Saturday, December 31, 2016

A New Year's Resolution to Not Raise or Be Bullies

If you've been anywhere near a school recently, you know that the Anti-Bullying message is in full force. It started about ten years ago and by the time I left the high school last year, thanks to the hard work of some very dedicated teachers, I had seen a noticeable improvement in the school culture.

The anti-bullying message has also become white noise.  Students do treat one another better, but they hear about bullying A LOT from kindergarten on. The initial power of the message has worn off and we still have a long way to go.


The fact that our country just elected a man who mocks, belittles or objectifies anyone who is different than him points to a lacking on ALL our parts. We saw a man who made clear his opinion that straight, white, rich men are worth more than other humans, and we elected him president. I am still overwhelmingly sad that a little less than half of America decided the anti-bullying message we pound into our children did not apply for the leader of our country.

Inspired by the upcoming inauguration (on my birthday, no less.  Happy, happy birthday to me) I suggest a new campaign. It's still a working title. I can't decide between "Be Kind. Always." or "Don't Be an A-hole."

Regardless of the title, this campaign starts with us, the parents. Our children know not to be bullies. They might not be sure what that means completely, but they know it's a no-no. Our children have the anti-bullying thing down, but do they really know how to be kind? Do they know that God's love extends to all people and that it is our job to carry that love into the world? Do we all remember that carrying God's love into the world requires ACTION? Anti-bullying implies not doing something and we are all good at that. What our world needs right now is ACTIVE kindness and love.
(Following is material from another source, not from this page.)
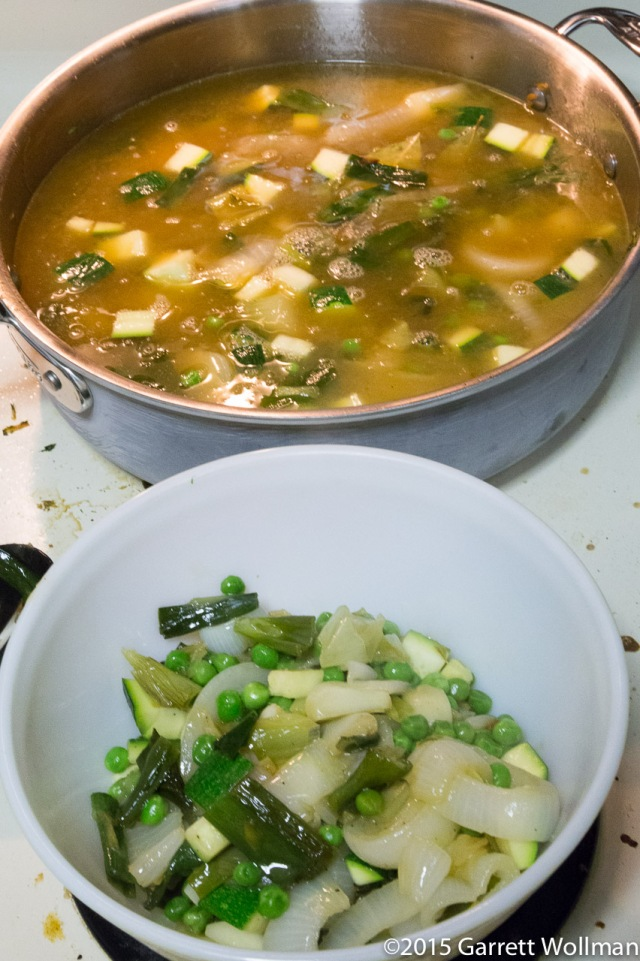 Vegetables divided and broth added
The other day, my third-grader told me about a scene at her lunch table where some boys were laughing at another boy. He got so frustrated that he threw his sandwich across the table. My daughter told me how she moved away from him. I cringe because I can see this scene play out. The sadness and anger of the boy, the other boys jeering and the girls moving away from the outcast. I know what all those kids become in high school and now I see the beginnings in the elementary school cafeteria.

I told my child that it is her job to speak up for the boy. At the very least she can tell the other kids to stop. She can move closer instead of backing away. Will she follow my advice next time? No.
I'm not dumb, I know how kids are. But I will keep repeating this advice every chance I get. I will look for ways to model kindness toward others.
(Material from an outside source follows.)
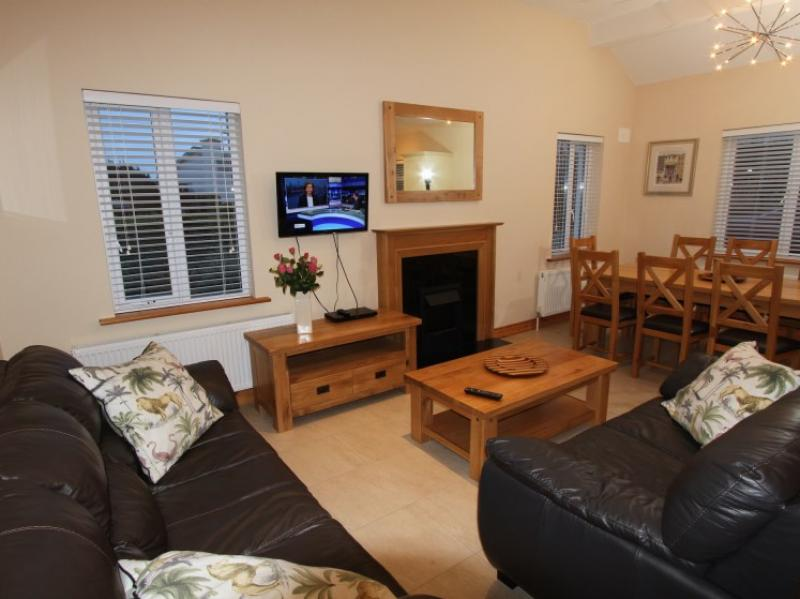 kilmuckridge-holiday-homes-wexford-luxury-self-catering-living-room (55)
As we reach the end of 2016 I am hearing a lot of positive messages about love and kindness. They certainly hit an emotional chord with me.  Love is the most powerful force for change in the world. Be the change you want to see in the world. #LoveTrumpsHate. Love and kindness are easy words to throw around and repeat to children. But what do they really look like in our lives? We as parents, indeed as just people, have the duty to figure that out, and quickly. Love and kindness are too essential at this juncture to slip into the cloud of white noise.

In my opinion, love and kindness mean that we don't just treat people the way we wish to be treated. We have an obligation to DEMAND FOR ALL OTHERS the same treatment we expect for ourselves. We should be the voice for those who are mocked, belittled, objectified, down-trodden or suffering. We should look for opportunities in our own daily lives to change what is broken and we should speak the truth to those in power as loudly and as often as necessary.

My wish for myself, my children and for you as we begin a new year is that we find ways each day to put love and kindness into ACTION.







Monday, December 5, 2016

The Drama Curse

A few weeks ago we experienced what I can only assume is a preview of the tween drama that will hit us full force very soon.  Our darling girl was making a get well card for Grandpa.  At the very end, she wrote "Can't wait to see you on the Disney curse."


I laughed and said "That's so cute.  Just cross it out and write CRUISE. Grandpa will totally get a kick out of it."  The flailing of arms and running from the room left me stunned.  It was as if our daughter had been replaced by a bad actress playing cliche teenage girl #1.  I quite literally had NO response.

My husband, on the other had, handled it like a pro.  He said something that made her laugh, convinced her that grandpa would love it and also worked in a lesson about how things don't have to be perfect.

Moral of the story:  Husband will handle all girl drama from ages 8-18.

A few days later when I told our daughter that her card had made Grandpa's day, she was all smiles.

That is the end of this post.  If we are listing things on which I am NOT an expert, dealing with tween drama is near the top.  I have no further reflections or advice.  If you've got any for me, please share!